Why Isn't Average Speed Simply the Arithmetic Mean of Two Speeds?

[Natasha1]

Homework Statement

If you walk to school at 4 mph and jog home at 6mph, what was your average speed?

Homework Equations

S = D/T

The Attempt at a Solution

Is the average speed not just (4 + 6)/2 = 5mph ?

If not, why not?

 

[mjc123]

Work it out. Suppose the school is 2 miles away. How far have you traveled there and back? how long did it take? What was your average speed?

 

[Natasha1]

Work it out. Suppose the school is 2 miles away. How far have you traveled there and back? how long did it take?

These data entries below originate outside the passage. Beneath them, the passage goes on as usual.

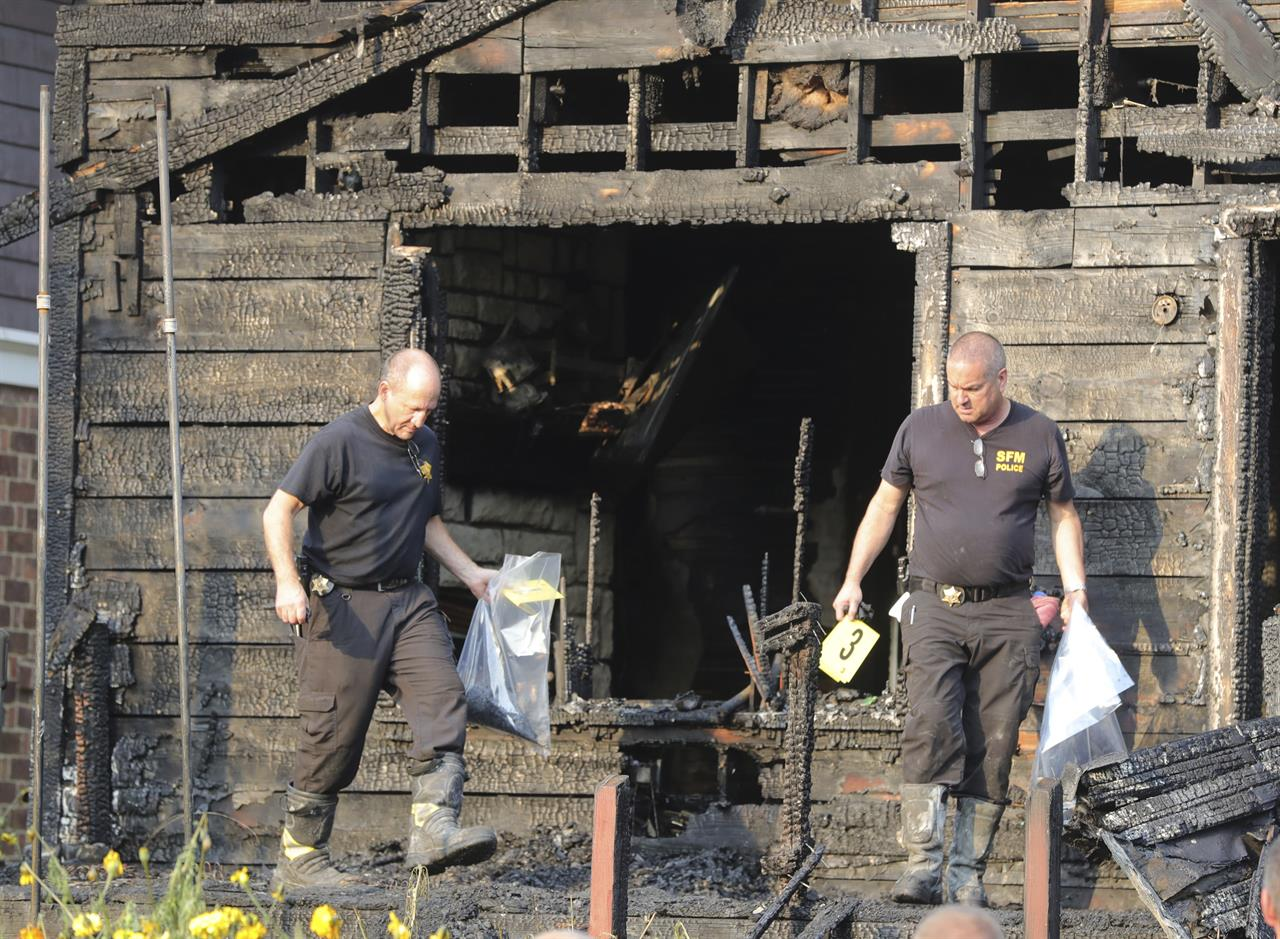 Inspectors from the state fire marshal's  office gather evidence at the scene of a fatal fire on Monday, Sept. 13, 2021 in Akron, Ohio. Authorities say five people are dead and four are injured in a house fire in northern Ohio. The Summit County Medical Examiner's Office says two adults and three children were killed. (Phil Masturzo/ Beacon Journal via AP)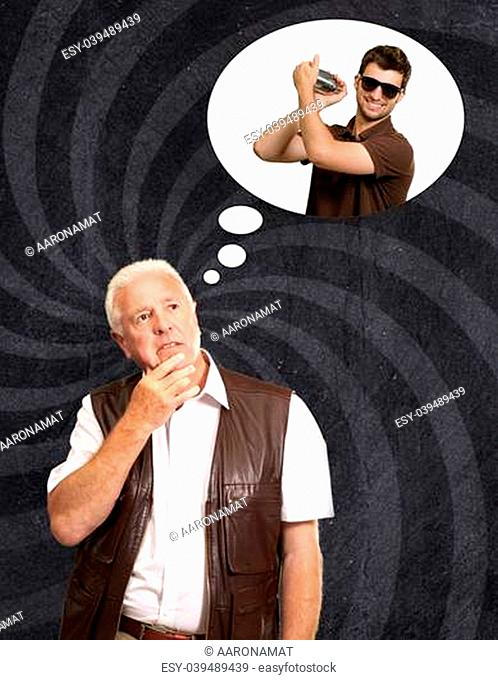 Senior Man Thinking About Man Holding Shaker On Wallpaper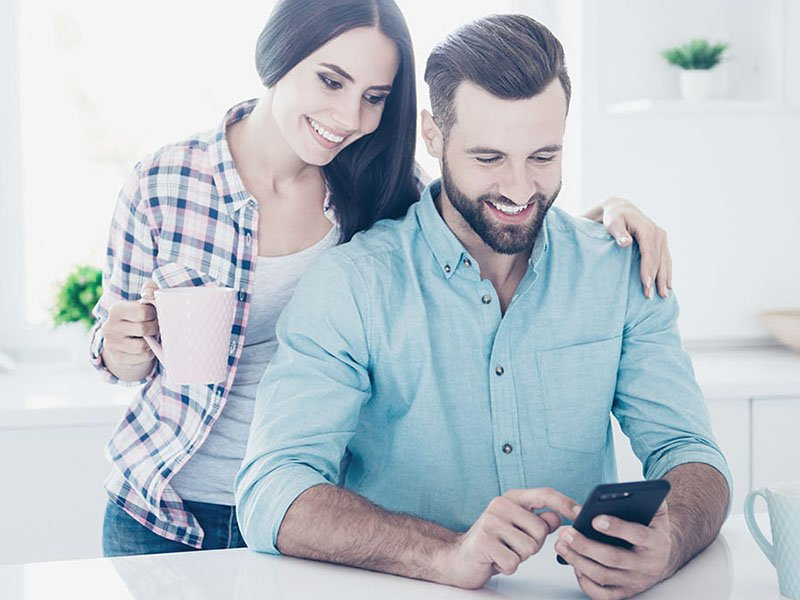 Happy man and wife using the Sentral for Parents App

What was your average speed?

4 miles in total
way there = 2/4 = 30 mins
way back = 2/6 = 20 mins

Speed = 4/(50/60) = 4.8 mph

Is this correct?

 

[mjc123]

Yes. Technically, the average speed is the harmonic mean (not the arithmetic mean) of the two speeds, i.e. 1/S =1/2*(1/S₁ + 1/S₂). Or more generally, when the distances are not equal,
S = (D₁ + D₂)/(T₁ + T₂)
(D₁ + D₂)/S = T₁ + T₂ = D₁/S₁ + D₂/S₂
Hence S is the harmonic mean of S₁ and S₂ when weighted by distance, as is commonly the case in questions like "go there at one speed and back at another". However, we can also write
(T₁ + T₂)*S = D₁ + D₂ = T₁S₁ + T₂S₂
S = (T₁S₁ + T₂S₂)/(T₁ + T₂)
So S is the arithmetic mean speed when weighted by time. The common error is to assume it is the arithmetic mean when weighted by distance, which is not true.